### [Aim]
State how many lines in the records below contain the word "this", counting only matches in the same case. Reply with the number alone.
--- BEGIN Data for processing ---
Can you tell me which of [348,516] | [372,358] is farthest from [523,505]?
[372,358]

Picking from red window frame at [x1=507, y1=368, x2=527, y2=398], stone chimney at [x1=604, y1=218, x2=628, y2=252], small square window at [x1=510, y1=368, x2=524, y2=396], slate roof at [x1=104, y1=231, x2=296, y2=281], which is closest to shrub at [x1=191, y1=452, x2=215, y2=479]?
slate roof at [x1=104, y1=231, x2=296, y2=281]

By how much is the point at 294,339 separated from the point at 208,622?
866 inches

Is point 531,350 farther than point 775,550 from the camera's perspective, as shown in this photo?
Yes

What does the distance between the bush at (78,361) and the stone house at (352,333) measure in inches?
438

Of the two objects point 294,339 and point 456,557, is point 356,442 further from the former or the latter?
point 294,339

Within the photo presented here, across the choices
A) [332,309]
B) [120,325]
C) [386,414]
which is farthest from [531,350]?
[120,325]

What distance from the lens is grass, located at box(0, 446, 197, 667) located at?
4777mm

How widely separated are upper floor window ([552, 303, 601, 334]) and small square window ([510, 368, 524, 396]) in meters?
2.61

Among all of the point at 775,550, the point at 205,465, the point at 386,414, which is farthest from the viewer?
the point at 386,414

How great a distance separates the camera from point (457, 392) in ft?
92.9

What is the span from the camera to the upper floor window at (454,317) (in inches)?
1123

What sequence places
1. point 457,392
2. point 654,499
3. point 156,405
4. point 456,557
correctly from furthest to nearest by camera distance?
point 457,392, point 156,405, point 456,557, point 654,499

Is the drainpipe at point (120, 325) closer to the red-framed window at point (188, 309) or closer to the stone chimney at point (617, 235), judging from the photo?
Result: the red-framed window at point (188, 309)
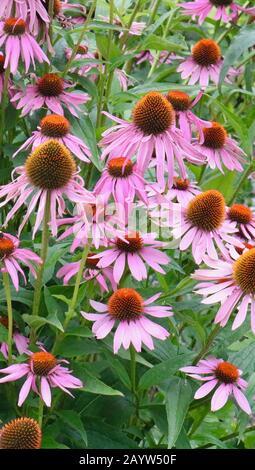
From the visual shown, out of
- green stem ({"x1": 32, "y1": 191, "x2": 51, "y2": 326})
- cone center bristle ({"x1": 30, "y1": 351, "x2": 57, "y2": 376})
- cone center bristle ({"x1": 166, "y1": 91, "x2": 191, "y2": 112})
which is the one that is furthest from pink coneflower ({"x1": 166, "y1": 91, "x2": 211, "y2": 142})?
cone center bristle ({"x1": 30, "y1": 351, "x2": 57, "y2": 376})

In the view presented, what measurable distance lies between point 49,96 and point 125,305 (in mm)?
460

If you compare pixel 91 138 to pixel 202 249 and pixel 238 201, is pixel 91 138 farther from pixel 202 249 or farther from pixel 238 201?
pixel 238 201

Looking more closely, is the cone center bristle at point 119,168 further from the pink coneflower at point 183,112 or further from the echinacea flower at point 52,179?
the pink coneflower at point 183,112

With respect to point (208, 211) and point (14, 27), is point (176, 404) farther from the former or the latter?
point (14, 27)

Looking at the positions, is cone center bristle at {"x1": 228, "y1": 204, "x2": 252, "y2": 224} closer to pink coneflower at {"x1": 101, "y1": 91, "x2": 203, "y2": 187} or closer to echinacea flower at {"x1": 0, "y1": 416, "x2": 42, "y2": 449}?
pink coneflower at {"x1": 101, "y1": 91, "x2": 203, "y2": 187}

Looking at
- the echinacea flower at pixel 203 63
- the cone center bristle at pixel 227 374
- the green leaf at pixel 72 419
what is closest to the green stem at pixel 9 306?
the green leaf at pixel 72 419

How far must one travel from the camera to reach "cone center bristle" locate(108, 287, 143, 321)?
47.8 inches

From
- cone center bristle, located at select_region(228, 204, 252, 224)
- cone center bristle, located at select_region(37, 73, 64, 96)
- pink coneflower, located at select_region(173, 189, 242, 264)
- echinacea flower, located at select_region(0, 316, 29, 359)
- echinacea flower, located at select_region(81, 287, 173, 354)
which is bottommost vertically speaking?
echinacea flower, located at select_region(0, 316, 29, 359)

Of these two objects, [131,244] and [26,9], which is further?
[26,9]

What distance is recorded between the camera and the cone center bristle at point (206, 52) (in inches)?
71.8

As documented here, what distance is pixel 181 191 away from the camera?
1416 mm

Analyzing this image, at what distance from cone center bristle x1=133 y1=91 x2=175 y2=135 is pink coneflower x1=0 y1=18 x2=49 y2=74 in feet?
0.84

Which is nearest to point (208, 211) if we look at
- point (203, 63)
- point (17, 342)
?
point (17, 342)

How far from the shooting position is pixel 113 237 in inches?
48.0
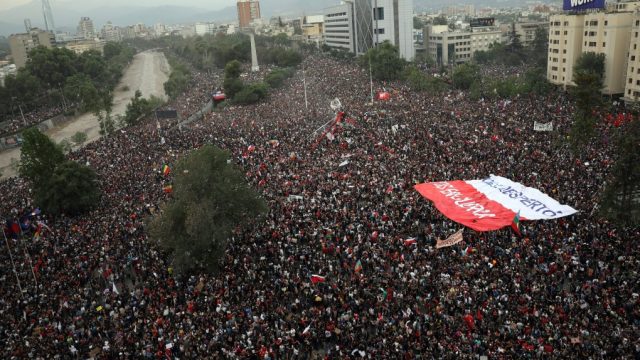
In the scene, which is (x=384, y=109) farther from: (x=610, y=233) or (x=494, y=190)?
(x=610, y=233)

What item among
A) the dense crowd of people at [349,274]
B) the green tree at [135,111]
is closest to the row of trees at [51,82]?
the green tree at [135,111]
--- END Data for processing ---
### [Correct response]
2